DIRECTION 1 ▸
Answer these questions about the forum thread below on a $4000 lens budget for a 5D3.
(a) Which camera and lens had the original poster recently bought?
(b) Where is the original poster traveling in July?
(c) Which two lenses did the original poster decide on in the update?
DIRECTION 2 ▸ Copy the lens-budget forum thread below from "## maass (Apr" to "50mm f1.4,70-200mm f4.", keeping every word and character the same.
DIRECTION 3 ▸ Continue the forum thread below about a $4000 lens budget for a 5D3 from the point where it stops.

TEXT EXCERPT ▸
################

# A 4000$ budget for Lenses on 5D3... need suggestions



## maass (Apr 14, 2013)

Hello CR folks,

I recently bought a 5D3 and 50mm 1.8.This is my first investment and I am based out of India. 
I mostly shoot Low Light , Landscape , Street Photography and Slow Shutter captures. 

Before taking up 5D3 I had an experience of working with my colleague's Canon60D , 18-135(kits lens) ,70-200mm f4 and NikonD7000 50mm f1.4,70-200mm f4. 
I had some severe limitations while shooting Landscapes and didn't get enough experience on wide-angle shots :-[
I will be travelling to Ladakh,a landscape,rich cultured,wildlife Himalayan Range in the month of July and I am looking for suggestions to get some 'real' gear.
All I can say that this will be my starting point to get into some real action 

I can spend up to 4000$ on the Lenses.
Please share the gear details based on your own experience.

Regards
Hari

---------------------------------------------------------------

Update : 
Thanks for the suggestions Guys 
I decided on getting 24-70 2.8 and 70-200 2.8 

Hari

---------------------------------------------------------------


----------



## ChilledXpress (Apr 14, 2013)

Your about $9000 short of a 600mmL...


----------



## dirtcastle (Apr 14, 2013)

What focal range(s) do you need to cover? 

What is the widest you need to go?

What is the longest focal length you might need?

With your widest and longest focal lengths (plus any specialty needs like macro, tilt-shift), we will be able to give you a better answer. For example, if you don't need anything wider than 24mm, it would be a very different list than if you need to go as wide as 16mm/17mm.

################

MATERIAL SHOWN ▸
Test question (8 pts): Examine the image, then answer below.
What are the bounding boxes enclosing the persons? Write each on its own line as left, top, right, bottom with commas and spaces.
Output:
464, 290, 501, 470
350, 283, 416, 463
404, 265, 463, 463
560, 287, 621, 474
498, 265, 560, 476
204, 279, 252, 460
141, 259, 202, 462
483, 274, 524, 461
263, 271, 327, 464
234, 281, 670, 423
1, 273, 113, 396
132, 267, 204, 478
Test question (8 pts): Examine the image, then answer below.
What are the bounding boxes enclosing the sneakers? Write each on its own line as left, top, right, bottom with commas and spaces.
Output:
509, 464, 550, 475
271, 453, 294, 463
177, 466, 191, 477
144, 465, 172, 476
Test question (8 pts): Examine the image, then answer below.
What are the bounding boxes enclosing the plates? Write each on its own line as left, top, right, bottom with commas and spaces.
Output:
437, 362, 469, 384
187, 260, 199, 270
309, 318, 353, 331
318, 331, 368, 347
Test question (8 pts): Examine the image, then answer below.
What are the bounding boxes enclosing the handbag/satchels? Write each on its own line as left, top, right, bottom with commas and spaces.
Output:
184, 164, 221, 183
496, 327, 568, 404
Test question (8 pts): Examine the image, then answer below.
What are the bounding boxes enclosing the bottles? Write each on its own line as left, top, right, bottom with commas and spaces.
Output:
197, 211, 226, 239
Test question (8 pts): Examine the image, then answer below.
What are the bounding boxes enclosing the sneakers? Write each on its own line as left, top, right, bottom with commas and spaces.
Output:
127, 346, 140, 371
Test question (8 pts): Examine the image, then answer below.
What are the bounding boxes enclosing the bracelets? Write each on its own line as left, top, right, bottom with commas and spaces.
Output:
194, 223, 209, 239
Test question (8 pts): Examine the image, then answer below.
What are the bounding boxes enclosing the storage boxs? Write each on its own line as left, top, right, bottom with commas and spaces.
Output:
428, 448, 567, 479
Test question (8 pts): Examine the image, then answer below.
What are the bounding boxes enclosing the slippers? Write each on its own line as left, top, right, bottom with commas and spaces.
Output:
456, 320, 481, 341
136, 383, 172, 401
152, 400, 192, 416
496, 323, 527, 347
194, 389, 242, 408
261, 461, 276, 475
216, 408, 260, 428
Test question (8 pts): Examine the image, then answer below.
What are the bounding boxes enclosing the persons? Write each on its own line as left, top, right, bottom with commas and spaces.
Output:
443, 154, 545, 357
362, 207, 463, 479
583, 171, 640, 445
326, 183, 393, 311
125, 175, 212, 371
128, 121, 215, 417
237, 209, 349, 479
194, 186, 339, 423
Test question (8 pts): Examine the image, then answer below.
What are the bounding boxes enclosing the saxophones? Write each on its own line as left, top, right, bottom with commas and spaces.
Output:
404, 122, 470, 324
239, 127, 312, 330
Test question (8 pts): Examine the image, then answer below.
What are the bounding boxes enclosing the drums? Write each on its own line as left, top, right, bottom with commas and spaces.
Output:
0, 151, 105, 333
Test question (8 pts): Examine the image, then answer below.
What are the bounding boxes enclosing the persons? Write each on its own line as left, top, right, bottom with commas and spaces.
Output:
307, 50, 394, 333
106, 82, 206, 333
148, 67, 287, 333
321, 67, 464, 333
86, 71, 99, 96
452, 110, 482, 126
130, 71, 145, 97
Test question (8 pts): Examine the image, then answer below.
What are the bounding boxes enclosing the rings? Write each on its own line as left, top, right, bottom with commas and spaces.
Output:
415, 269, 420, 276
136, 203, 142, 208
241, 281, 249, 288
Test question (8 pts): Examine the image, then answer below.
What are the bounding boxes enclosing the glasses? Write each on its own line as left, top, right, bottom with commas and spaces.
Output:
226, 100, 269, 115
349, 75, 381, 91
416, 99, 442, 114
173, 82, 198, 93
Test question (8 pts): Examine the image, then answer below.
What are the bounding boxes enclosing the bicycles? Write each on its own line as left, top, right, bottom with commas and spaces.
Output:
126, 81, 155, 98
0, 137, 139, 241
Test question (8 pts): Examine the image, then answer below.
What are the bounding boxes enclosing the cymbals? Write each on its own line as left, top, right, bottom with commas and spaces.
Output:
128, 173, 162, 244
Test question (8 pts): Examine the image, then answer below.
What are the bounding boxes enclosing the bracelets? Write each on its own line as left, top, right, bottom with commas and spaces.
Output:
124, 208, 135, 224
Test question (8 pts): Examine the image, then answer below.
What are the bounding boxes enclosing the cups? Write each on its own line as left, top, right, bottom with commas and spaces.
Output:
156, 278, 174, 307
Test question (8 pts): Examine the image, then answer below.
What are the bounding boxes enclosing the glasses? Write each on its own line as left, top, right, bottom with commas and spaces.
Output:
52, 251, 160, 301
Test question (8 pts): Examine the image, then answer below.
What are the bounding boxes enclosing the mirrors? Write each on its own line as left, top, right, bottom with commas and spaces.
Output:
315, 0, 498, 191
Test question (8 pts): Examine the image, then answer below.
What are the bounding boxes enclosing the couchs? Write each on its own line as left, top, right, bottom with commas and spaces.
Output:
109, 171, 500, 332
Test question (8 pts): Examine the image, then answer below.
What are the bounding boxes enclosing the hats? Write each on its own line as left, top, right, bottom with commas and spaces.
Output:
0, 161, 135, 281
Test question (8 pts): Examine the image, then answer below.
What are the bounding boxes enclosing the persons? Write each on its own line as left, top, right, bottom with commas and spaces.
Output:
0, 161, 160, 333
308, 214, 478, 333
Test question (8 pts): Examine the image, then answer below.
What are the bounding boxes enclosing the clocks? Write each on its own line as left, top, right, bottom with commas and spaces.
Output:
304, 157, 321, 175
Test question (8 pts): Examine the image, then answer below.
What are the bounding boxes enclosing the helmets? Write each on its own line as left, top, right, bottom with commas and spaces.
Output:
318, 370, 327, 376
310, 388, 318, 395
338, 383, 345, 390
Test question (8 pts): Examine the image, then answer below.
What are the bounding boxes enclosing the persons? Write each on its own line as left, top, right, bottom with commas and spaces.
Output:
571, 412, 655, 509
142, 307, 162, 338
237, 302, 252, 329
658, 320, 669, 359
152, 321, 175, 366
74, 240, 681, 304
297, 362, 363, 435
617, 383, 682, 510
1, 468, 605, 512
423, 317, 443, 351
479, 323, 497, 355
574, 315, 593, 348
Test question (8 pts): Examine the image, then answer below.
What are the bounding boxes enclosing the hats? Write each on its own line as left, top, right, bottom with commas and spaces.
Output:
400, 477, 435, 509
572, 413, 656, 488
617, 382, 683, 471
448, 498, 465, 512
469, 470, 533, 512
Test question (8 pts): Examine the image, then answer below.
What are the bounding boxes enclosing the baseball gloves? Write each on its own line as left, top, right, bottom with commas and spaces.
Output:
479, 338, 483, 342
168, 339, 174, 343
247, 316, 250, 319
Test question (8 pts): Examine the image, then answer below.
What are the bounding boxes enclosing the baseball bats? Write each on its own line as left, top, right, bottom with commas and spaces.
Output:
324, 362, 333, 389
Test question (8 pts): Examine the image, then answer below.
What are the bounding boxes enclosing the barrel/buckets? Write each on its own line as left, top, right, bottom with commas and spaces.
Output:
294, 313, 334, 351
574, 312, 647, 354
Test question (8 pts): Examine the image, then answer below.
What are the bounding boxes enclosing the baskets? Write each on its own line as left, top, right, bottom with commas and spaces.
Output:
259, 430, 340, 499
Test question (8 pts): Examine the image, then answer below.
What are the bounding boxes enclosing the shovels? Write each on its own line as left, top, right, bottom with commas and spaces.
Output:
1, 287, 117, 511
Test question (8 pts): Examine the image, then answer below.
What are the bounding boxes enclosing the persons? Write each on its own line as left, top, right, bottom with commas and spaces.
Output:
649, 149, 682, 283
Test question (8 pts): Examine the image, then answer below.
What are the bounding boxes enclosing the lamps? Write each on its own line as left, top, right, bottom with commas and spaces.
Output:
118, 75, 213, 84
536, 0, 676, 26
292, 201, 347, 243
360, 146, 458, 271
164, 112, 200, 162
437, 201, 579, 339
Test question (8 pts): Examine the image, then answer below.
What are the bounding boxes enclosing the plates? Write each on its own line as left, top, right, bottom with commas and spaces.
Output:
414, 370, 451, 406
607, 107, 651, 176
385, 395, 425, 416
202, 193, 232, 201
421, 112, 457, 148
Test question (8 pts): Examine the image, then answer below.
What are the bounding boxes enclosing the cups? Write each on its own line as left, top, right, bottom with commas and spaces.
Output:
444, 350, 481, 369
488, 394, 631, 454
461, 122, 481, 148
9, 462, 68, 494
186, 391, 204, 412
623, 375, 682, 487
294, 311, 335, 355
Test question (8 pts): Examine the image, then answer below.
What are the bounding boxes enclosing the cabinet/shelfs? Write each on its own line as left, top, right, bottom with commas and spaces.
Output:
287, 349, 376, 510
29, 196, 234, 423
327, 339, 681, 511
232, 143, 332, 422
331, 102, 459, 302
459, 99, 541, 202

################

RESULT 1 ▸
(a) A 5D3 and a 50mm 1.8.
(b) Ladakh.
(c) The 24-70 2.8 and the 70-200 2.8.

RESULT 2 ▸
## maass (Apr 14, 2013)

Hello CR folks,

I recently bought a 5D3 and 50mm 1.8.This is my first investment and I am based out of India. 
I mostly shoot Low Light , Landscape , Street Photography and Slow Shutter captures. 

Before taking up 5D3 I had an experience of working with my colleague's Canon60D , 18-135(kits lens) ,70-200mm f4 and NikonD7000 50mm f1.4,70-200mm f4.

RESULT 3 ▸
----------



## Eli (Apr 14, 2013)

I'd suggest getting the 24-70 II, such a great general purpose lens that can be used for landscapes as well. Having one great lens whilst traveling is ideal, you don't want to be carrying around so much gear.
Then a general purpose lowlight prime like the sigma 35 f1.4.


----------



## ecka (Apr 14, 2013)

I don't know how you feel about it, but I like traveling light. I'd take only 2 primes and a tele zoom, but it is easier for me to choose, because I already know what focal length I prefer. Do you? If not, then maybe renting few L zooms could be a good idea. 16-35L, 24-105L and 100-400L should do well + that 50/1.8'II.
My dream UWA lens is TS-E 17L, so it would definitely be on the list (the only reason it's not, is because I don't have $4000 budget to spend ), but for traveling I'd grab the 24/1.4L, which is much more versatile and a better lens for the trip. 70-300L would be my tele-zoom choice for traveling and 40STM is great for hanging around my neck all day long (same as 50/1.8'II) . I love macro, so I would buy a macro lens (sigma 150 or canon 100L), but I would travel without it, I'd get an extension tube set instead (for my 40STM).
I know that many would suggest the standard 24-70L'II USM + 70-200L'II IS USM combo (which costs more than $4k). It is great, when it is wide enough, long enough and fast enough for the job, but I wouldn't travel with these two workhorses.


----------



## Zv (Apr 14, 2013)

16-35 f/2.8L II would be a good start though if weight is an issue maybe the 17-40 f/4L. I like the size and weight of the 17-40 and it's fairly wide enough to capture what I need (buildings, architechture, landscapes etc). 

I would recommend the 70-200 f/4L IS over the 70-300L as its lighter and has a constant f/4 aperture throughout the range. Though it depends on what kinda range you need, maybe pick up a 1.4x tele convertor to go with it. 

Since you already have the 50mm 1.8 I don't see any advantage of getting the 40 STM other than size difference (which isn't much really). The fifty is really versatile and the fast aperture will work well in low light. 

So with the wide and lens and 70-200 that prob still leaves you 2K to spare. Buy some extra memory cards and spare batteries and use the rest to enjoy your holiday!


----------



## TWI by Dustin Abbott (Apr 14, 2013)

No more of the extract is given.